**DATA**
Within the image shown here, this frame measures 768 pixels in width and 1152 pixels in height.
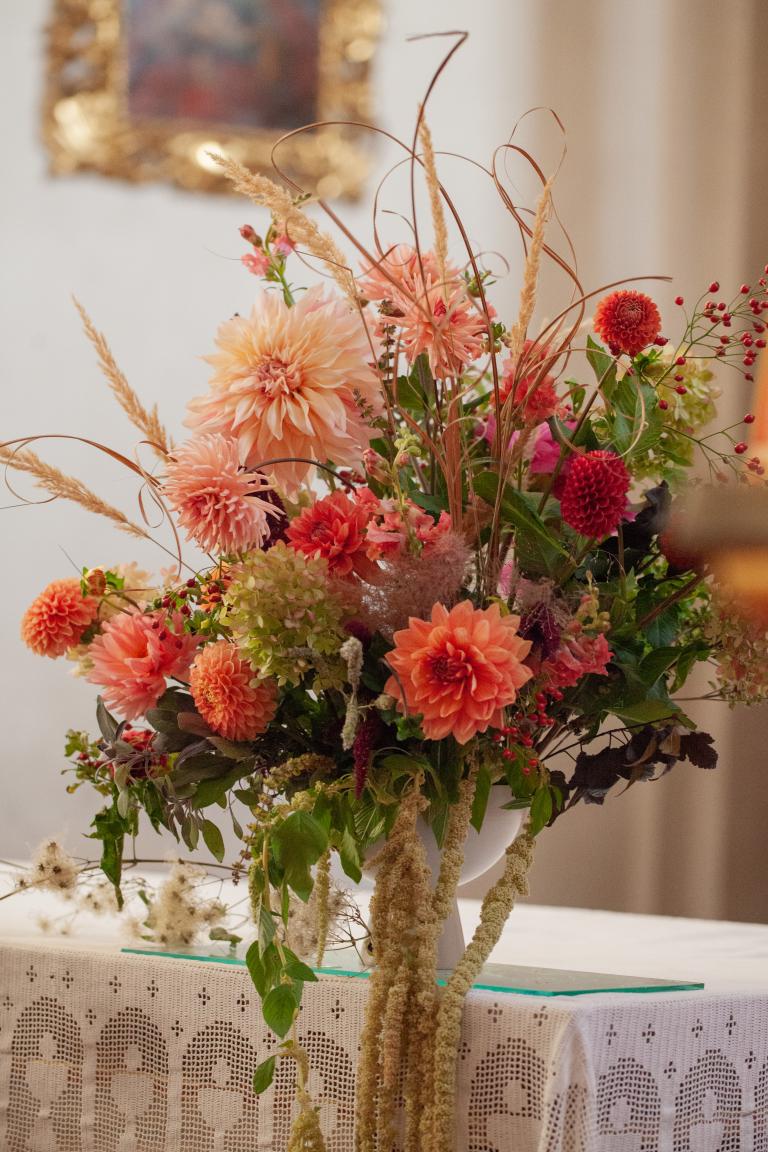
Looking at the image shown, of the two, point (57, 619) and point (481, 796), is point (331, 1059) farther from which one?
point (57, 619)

...

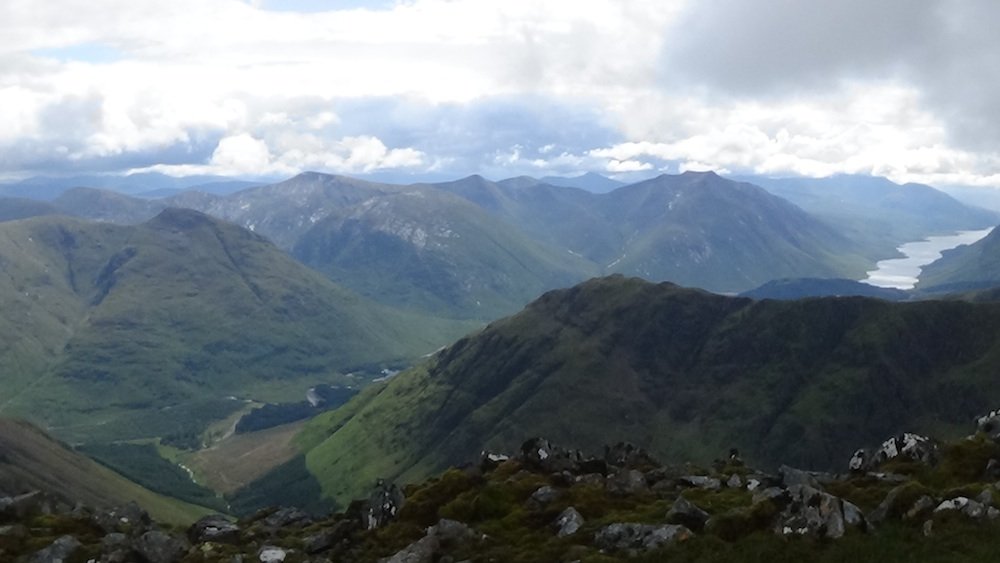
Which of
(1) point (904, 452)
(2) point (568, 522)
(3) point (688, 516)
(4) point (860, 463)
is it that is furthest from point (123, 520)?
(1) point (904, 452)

**TASK REQUIREMENTS**
Collect every line of the material above that contains the word "image", treating uppercase and lowercase letters as distinct.

**EXERCISE RESULT**
Within the image shown here, this frame measures 768 pixels in width and 1152 pixels in height.
Looking at the image shown, of the two, point (57, 619) and point (481, 796), is point (331, 1059) farther from which one?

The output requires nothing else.